In some circles of the Holy See, there is a debate about whether, after Benedict's death, it is time to regulate the institution of the emeritus papacy to avoid some of the controversies of recent years, when Ratzinger was instrumentalized by some ultra-conservative sectors to oppose Bergoglio. Asked about this, the Pontiff said that it is something that has not occurred to him, because he believes that the Vatican needs more experience with retired popes to "regulate more or regulate more."

In addition, he insisted that, if he resigned, he would carry the position of bishop emeritus of Rome - and not pope emeritus, as his predecessor did - and would live in the residence for retired priests in the diocese of Rome, instead of in a monastery. inside the Vatican gardens. “He was still a slave, in quotes, of a pope, right? –Francisco opined– From the vision of a pope, of a system. Slave in the good sense of the word. In which he was not completely free, as perhaps he would have wanted to return to his Germany and continue studying theology from there ”.

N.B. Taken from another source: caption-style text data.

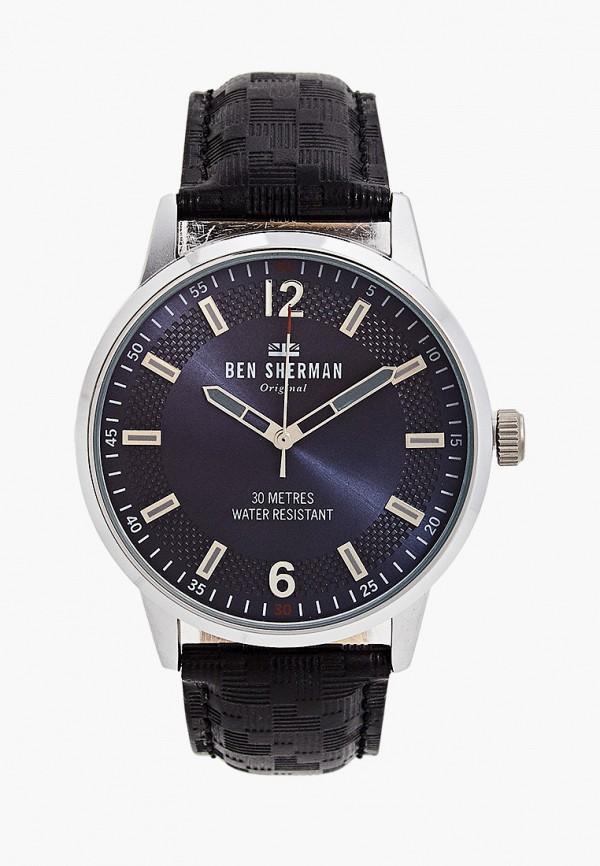 Ben Sherman | синий Часы Ben Sherman | Clouty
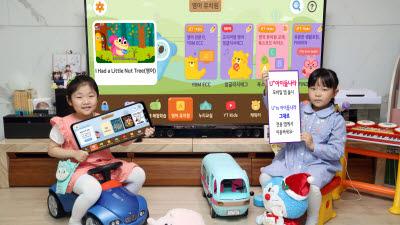 LG유플러스, 'U+tv 아이들나라' 연동 모바일 앱 출시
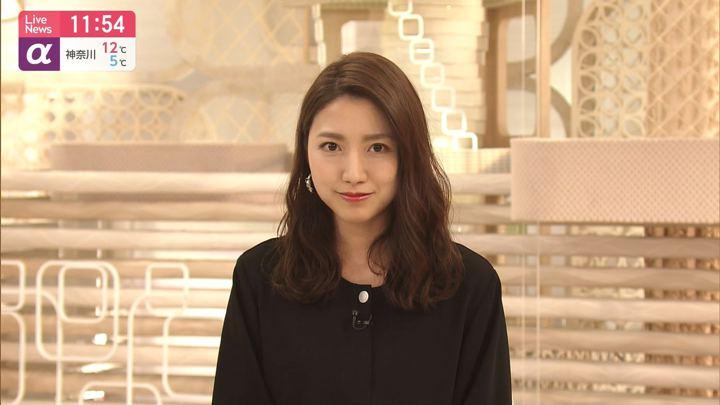 2020年01月20日三田友梨佳の画像18枚目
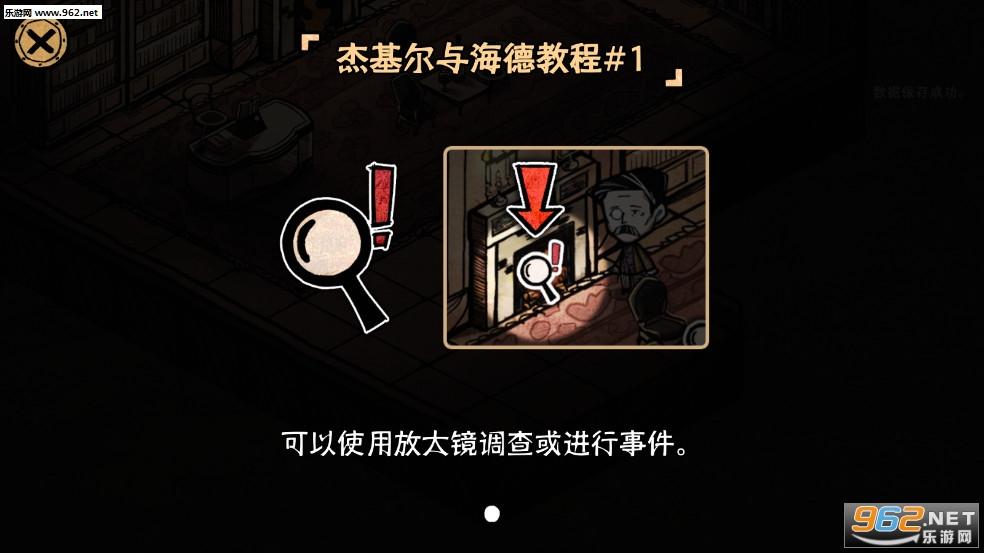 迈哲木杰基尔与海德中文汉化破解版v2.7.0_截图1
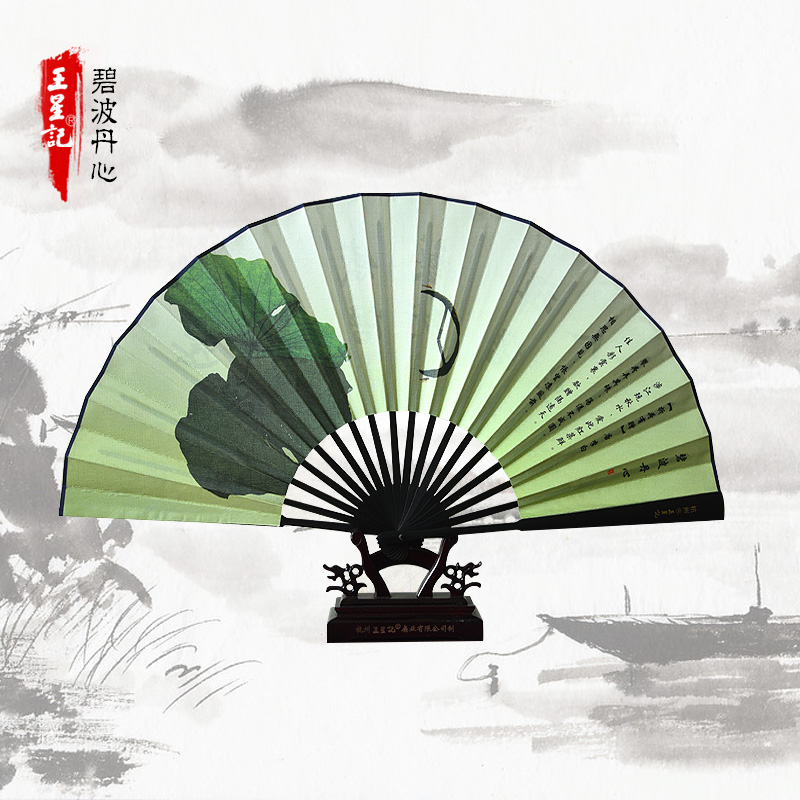 Hangzhou wangxingji folding fan male chinese wind antiquity gift craft silk fan male fan chinese wind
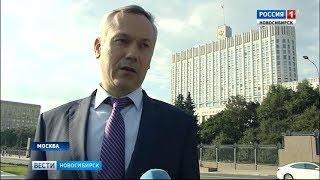 Андрей Травников и Виталий Мутко  обсудили ситуацию в строительной отрасли региона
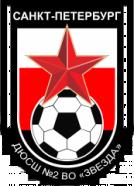 ДЮСШ-2 Звезда 2003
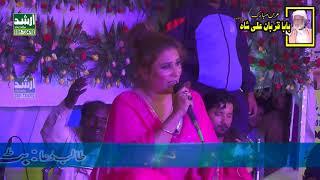 Ek Ek Sha Chana Lab K Sajai A-Naseebo lal 2018-Urss Baba Qurban Ali Shah Okara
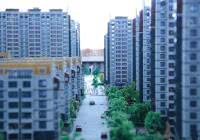 上京华府商铺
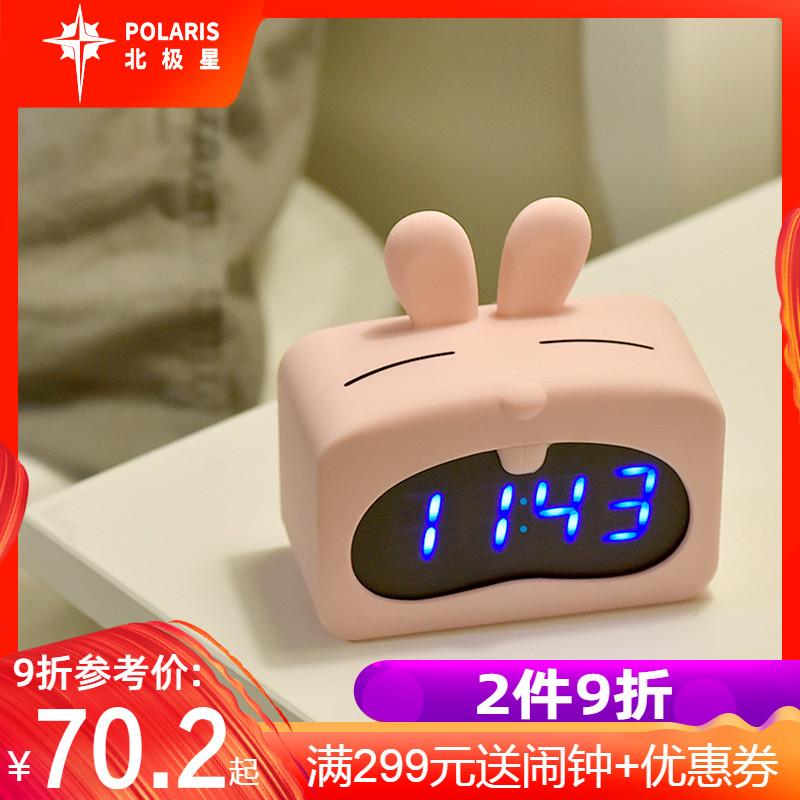 北極星小巧可愛兔子鬧鐘液顯屏多功能聲控床頭鍾學生 充電鬧鐘
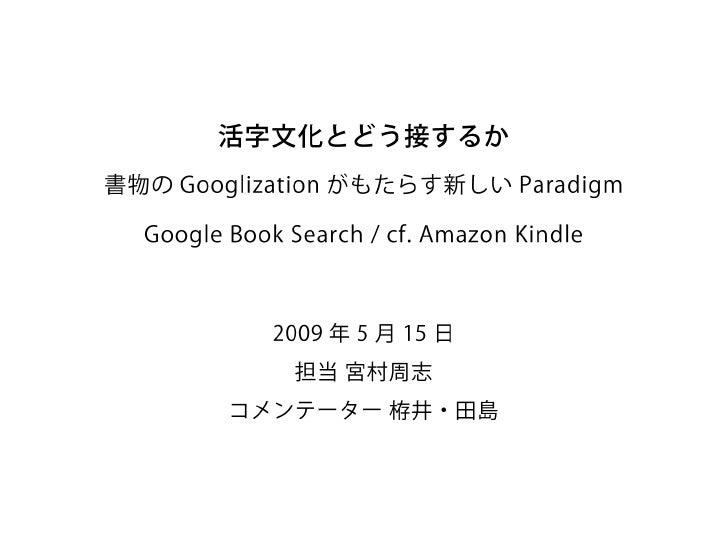 090515 Nc Miyamura4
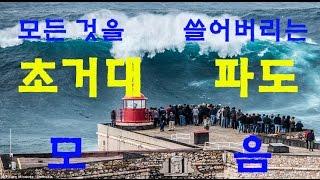 모든걸 쓸어버리는 무시무시한 거대 파도 영상(Massive tsunami wave vedio)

Ratzigner's death has also uncovered a deep wave of criticism of his pontificate by some cardinals and bishops, beginning with the controversial book by Benedict's private secretary, Georg Gänswein, or the statements by German cardinal Gerhard Ludwig Müller, who believes that Bergoglio is surrounded by a "magic circle" without theological preparation that advises him on decisions.

“One prefers there not to be. For peace of mind, go," said the Pope, defining these criticisms as "urticaria, which bothers a little." "But I prefer that they do them, because that means that there is freedom to speak," he added. If this is not the case, a dictatorship of the distance is engendered, which I call it, where the emperor is there and nobody can say anything to him. No, let them say, because the company, the criticism, help to grow and things to go well ”.